──────── Input ────────
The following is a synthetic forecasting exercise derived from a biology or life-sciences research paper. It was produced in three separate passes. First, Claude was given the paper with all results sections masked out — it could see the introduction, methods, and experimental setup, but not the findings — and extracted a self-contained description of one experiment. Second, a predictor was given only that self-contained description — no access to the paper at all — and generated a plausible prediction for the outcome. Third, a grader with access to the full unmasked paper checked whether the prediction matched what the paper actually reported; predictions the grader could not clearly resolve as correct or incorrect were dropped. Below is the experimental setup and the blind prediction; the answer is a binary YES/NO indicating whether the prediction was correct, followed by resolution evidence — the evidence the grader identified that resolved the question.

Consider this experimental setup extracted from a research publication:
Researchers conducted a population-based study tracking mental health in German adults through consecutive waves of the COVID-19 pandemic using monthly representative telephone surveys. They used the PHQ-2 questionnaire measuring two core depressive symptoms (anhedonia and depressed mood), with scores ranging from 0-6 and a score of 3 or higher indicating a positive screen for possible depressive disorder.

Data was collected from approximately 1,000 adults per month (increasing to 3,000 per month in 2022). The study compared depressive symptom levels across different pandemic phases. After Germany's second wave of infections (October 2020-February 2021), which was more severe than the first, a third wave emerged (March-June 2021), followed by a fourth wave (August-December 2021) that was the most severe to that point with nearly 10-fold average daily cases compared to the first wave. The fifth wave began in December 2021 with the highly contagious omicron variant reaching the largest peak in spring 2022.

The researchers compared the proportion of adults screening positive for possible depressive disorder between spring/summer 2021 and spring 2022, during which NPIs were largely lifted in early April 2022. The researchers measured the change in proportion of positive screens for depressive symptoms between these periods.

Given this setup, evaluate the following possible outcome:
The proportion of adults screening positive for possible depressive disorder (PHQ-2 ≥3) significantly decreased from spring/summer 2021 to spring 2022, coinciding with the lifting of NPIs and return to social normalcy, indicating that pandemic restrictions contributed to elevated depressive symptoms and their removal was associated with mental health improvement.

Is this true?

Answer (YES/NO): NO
────────
**Assigned task:** Could you transcribe all of the entries exactly, leaving nothing out?

**Exercise solution:**
The following is a synthetic forecasting exercise derived from a biology or life-sciences research paper. It was produced in three separate passes. First, Claude was given the paper with all results sections masked out — it could see the introduction, methods, and experimental setup, but not the findings — and extracted a self-contained description of one experiment. Second, a predictor was given only that self-contained description — no access to the paper at all — and generated a plausible prediction for the outcome. Third, a grader with access to the full unmasked paper checked whether the prediction matched what the paper actually reported; predictions the grader could not clearly resolve as correct or incorrect were dropped. Below is the experimental setup and the blind prediction; the answer is a binary YES/NO indicating whether the prediction was correct, followed by resolution evidence — the evidence the grader identified that resolved the question.

Consider this experimental setup extracted from a research publication:
Researchers conducted a population-based study tracking mental health in German adults through consecutive waves of the COVID-19 pandemic using monthly representative telephone surveys. They used the PHQ-2 questionnaire measuring two core depressive symptoms (anhedonia and depressed mood), with scores ranging from 0-6 and a score of 3 or higher indicating a positive screen for possible depressive disorder.

Data was collected from approximately 1,000 adults per month (increasing to 3,000 per month in 2022). The study compared depressive symptom levels across different pandemic phases. After Germany's second wave of infections (October 2020-February 2021), which was more severe than the first, a third wave emerged (March-June 2021), followed by a fourth wave (August-December 2021) that was the most severe to that point with nearly 10-fold average daily cases compared to the first wave. The fifth wave began in December 2021 with the highly contagious omicron variant reaching the largest peak in spring 2022.

The researchers compared the proportion of adults screening positive for possible depressive disorder between spring/summer 2021 and spring 2022, during which NPIs were largely lifted in early April 2022. The researchers measured the change in proportion of positive screens for depressive symptoms between these periods.

Given this setup, evaluate the following possible outcome:
The proportion of adults screening positive for possible depressive disorder (PHQ-2 ≥3) significantly decreased from spring/summer 2021 to spring 2022, coinciding with the lifting of NPIs and return to social normalcy, indicating that pandemic restrictions contributed to elevated depressive symptoms and their removal was associated with mental health improvement.

Is this true?

Answer (YES/NO): NO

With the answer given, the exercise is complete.